**Short task:**
Repeat all the material exactly; pictures stay out of your copy.

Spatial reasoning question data
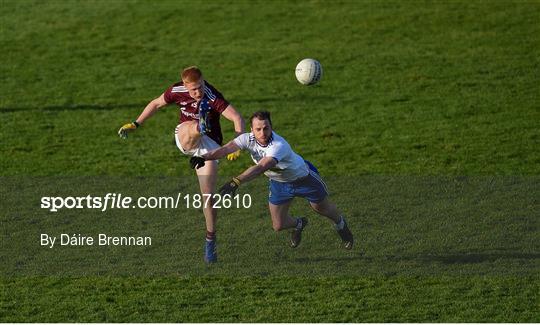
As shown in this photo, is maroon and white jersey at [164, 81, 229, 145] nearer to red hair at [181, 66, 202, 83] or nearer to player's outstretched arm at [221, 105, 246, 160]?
player's outstretched arm at [221, 105, 246, 160]

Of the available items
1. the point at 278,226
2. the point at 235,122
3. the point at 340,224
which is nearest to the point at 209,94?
the point at 235,122

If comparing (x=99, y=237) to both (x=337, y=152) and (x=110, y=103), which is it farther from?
(x=110, y=103)

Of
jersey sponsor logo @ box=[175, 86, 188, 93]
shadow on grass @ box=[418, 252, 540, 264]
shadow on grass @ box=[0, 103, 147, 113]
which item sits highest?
shadow on grass @ box=[0, 103, 147, 113]

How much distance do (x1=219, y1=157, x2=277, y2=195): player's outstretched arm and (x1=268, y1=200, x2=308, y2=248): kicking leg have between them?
1.35 meters

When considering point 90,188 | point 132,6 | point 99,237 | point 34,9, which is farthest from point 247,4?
point 99,237

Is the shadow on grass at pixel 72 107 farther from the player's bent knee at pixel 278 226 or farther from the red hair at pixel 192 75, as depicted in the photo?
the red hair at pixel 192 75

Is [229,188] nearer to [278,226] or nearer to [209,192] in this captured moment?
[209,192]

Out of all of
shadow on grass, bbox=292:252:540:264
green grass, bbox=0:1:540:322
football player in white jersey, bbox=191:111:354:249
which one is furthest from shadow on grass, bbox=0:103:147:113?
shadow on grass, bbox=292:252:540:264

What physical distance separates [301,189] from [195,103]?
6.18 feet

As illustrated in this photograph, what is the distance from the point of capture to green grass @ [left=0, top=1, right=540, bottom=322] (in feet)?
46.2

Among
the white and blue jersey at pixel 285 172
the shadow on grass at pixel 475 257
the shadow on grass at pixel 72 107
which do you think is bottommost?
the shadow on grass at pixel 475 257

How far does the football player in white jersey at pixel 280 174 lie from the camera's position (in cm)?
1406

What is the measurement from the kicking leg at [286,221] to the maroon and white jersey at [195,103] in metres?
1.26

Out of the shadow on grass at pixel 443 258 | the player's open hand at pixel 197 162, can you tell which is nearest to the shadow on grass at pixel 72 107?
the shadow on grass at pixel 443 258
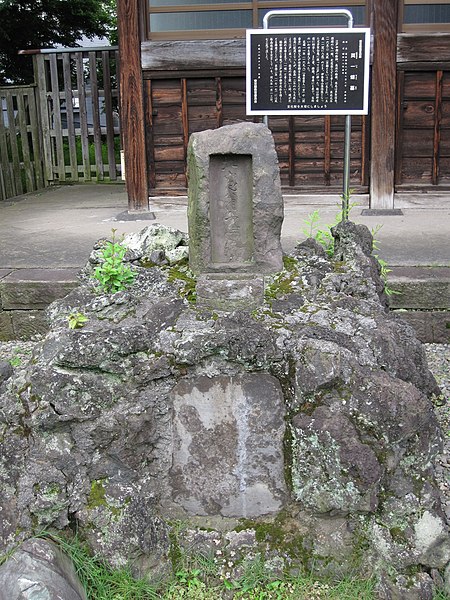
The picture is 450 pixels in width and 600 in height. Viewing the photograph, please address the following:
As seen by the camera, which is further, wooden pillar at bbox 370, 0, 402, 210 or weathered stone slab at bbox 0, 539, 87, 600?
wooden pillar at bbox 370, 0, 402, 210

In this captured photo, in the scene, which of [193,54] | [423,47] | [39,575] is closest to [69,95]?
[193,54]

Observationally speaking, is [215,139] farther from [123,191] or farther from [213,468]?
[123,191]

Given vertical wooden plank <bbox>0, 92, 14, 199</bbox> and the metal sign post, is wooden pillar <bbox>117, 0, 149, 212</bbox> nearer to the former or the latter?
the metal sign post

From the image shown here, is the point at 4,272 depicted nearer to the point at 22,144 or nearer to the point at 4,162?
the point at 4,162

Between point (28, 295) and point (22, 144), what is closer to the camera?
point (28, 295)

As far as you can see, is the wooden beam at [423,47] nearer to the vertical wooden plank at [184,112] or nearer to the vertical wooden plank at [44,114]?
the vertical wooden plank at [184,112]

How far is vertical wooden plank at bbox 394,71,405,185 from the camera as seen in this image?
7184 mm

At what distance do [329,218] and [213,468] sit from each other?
481 cm

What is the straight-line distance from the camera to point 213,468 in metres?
2.83

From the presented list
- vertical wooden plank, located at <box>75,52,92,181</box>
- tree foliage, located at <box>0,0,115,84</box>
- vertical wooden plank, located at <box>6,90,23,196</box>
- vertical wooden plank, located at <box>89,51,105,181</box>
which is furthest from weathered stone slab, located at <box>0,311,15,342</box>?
tree foliage, located at <box>0,0,115,84</box>

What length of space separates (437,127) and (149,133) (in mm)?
3224

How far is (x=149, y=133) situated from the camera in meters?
7.52

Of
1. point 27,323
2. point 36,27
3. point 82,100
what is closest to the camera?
point 27,323

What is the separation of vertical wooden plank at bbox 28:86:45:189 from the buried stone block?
26.8 feet
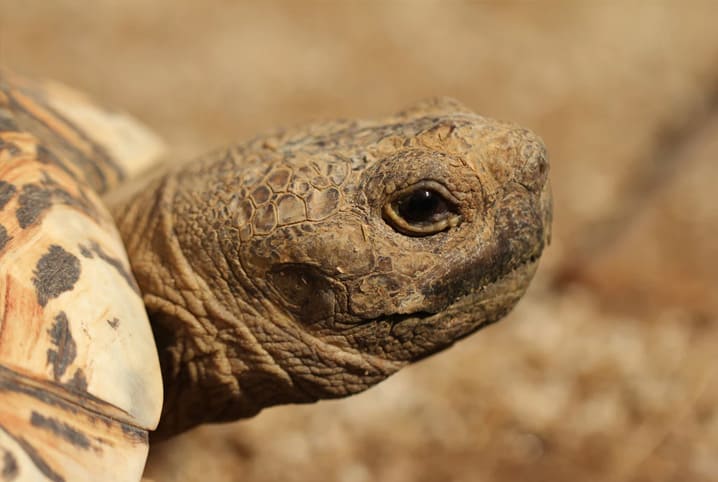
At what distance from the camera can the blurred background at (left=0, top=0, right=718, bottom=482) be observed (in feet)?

**The answer:**
As shown in this photo, is maroon and white jersey at [164, 81, 229, 145] nearer to red hair at [181, 66, 202, 83] or nearer to player's outstretched arm at [221, 105, 246, 160]?
player's outstretched arm at [221, 105, 246, 160]

Of the available items
1. the point at 278,226
2. the point at 235,122
3. the point at 340,224
which is nearest to the point at 209,94?
the point at 235,122

If comparing (x=99, y=237) to both (x=337, y=152) and (x=110, y=103), which is it farther from?
(x=110, y=103)

Of
jersey sponsor logo @ box=[175, 86, 188, 93]
shadow on grass @ box=[418, 252, 540, 264]
shadow on grass @ box=[0, 103, 147, 113]
which item sits highest?
shadow on grass @ box=[0, 103, 147, 113]

How much distance do (x1=219, y1=157, x2=277, y2=195): player's outstretched arm and (x1=268, y1=200, x2=308, y2=248): kicking leg have between them?
1.35 meters

When considering point 90,188 | point 132,6 | point 99,237 | point 34,9, which is farthest from point 247,4?
point 99,237

Is the shadow on grass at pixel 72 107 farther from the player's bent knee at pixel 278 226 or farther from the red hair at pixel 192 75, as depicted in the photo?
the red hair at pixel 192 75

Is [229,188] nearer to [278,226] or nearer to [209,192] in this captured moment?
[209,192]

Out of all of
shadow on grass, bbox=292:252:540:264
green grass, bbox=0:1:540:322
football player in white jersey, bbox=191:111:354:249
which one is furthest from shadow on grass, bbox=0:103:147:113?
shadow on grass, bbox=292:252:540:264

What physical distance separates [301,189] from [195,103]?
6.18 feet

As illustrated in this photograph, what is the distance from the point of capture to green grass @ [left=0, top=1, right=540, bottom=322] (in feet)?
46.2

Among
the white and blue jersey at pixel 285 172
the shadow on grass at pixel 475 257
the shadow on grass at pixel 72 107
which do you think is bottommost?
the shadow on grass at pixel 475 257

How far does the football player in white jersey at pixel 280 174 lie from the camera's position (in cm)?
1406

What is the measurement from the kicking leg at [286,221] to the maroon and white jersey at [195,103] in metres?
1.26

Out of the shadow on grass at pixel 443 258 | the player's open hand at pixel 197 162, can you tell which is nearest to the shadow on grass at pixel 72 107?
the shadow on grass at pixel 443 258
The picture is 450 pixels in width and 600 in height. Viewing the photograph, please address the following:
As seen by the camera, which is further, wooden pillar at bbox 370, 0, 402, 210 or weathered stone slab at bbox 0, 539, 87, 600?
wooden pillar at bbox 370, 0, 402, 210

In this captured photo, in the scene, which of [193,54] | [423,47] | [39,575] is closest to [69,95]?
[193,54]

Observationally speaking, is [215,139] farther from [123,191] or farther from [213,468]?
[123,191]

Given vertical wooden plank <bbox>0, 92, 14, 199</bbox> and the metal sign post, is wooden pillar <bbox>117, 0, 149, 212</bbox> nearer to the former or the latter?
the metal sign post

From the image shown here, is the point at 4,272 depicted nearer to the point at 22,144 or nearer to the point at 4,162?
the point at 4,162

Between point (28, 295) and point (22, 144), what is closer to the camera?
point (28, 295)

As far as you can see, is the wooden beam at [423,47] nearer to the vertical wooden plank at [184,112] or nearer to the vertical wooden plank at [44,114]?
the vertical wooden plank at [184,112]

How far is vertical wooden plank at bbox 394,71,405,185 from the camera as seen in this image?
7184 mm

At what distance do [329,218] and [213,468] sit from each other?
481 cm

What is the straight-line distance from the camera to point 213,468 in metres?
2.83

From the presented list
- vertical wooden plank, located at <box>75,52,92,181</box>
- tree foliage, located at <box>0,0,115,84</box>
- vertical wooden plank, located at <box>6,90,23,196</box>
- vertical wooden plank, located at <box>89,51,105,181</box>
which is furthest from weathered stone slab, located at <box>0,311,15,342</box>?
tree foliage, located at <box>0,0,115,84</box>

What length of space separates (437,127) and (149,133) (in mm)?
3224

How far is (x=149, y=133) situated from the camera in meters?
7.52

Of
1. point 27,323
2. point 36,27
3. point 82,100
what is closest to the camera?
point 27,323

What is the separation of vertical wooden plank at bbox 28:86:45:189 from the buried stone block?
26.8 feet
At what distance from the camera can the blurred background at (left=0, top=0, right=718, bottom=482) be observed (in feet)?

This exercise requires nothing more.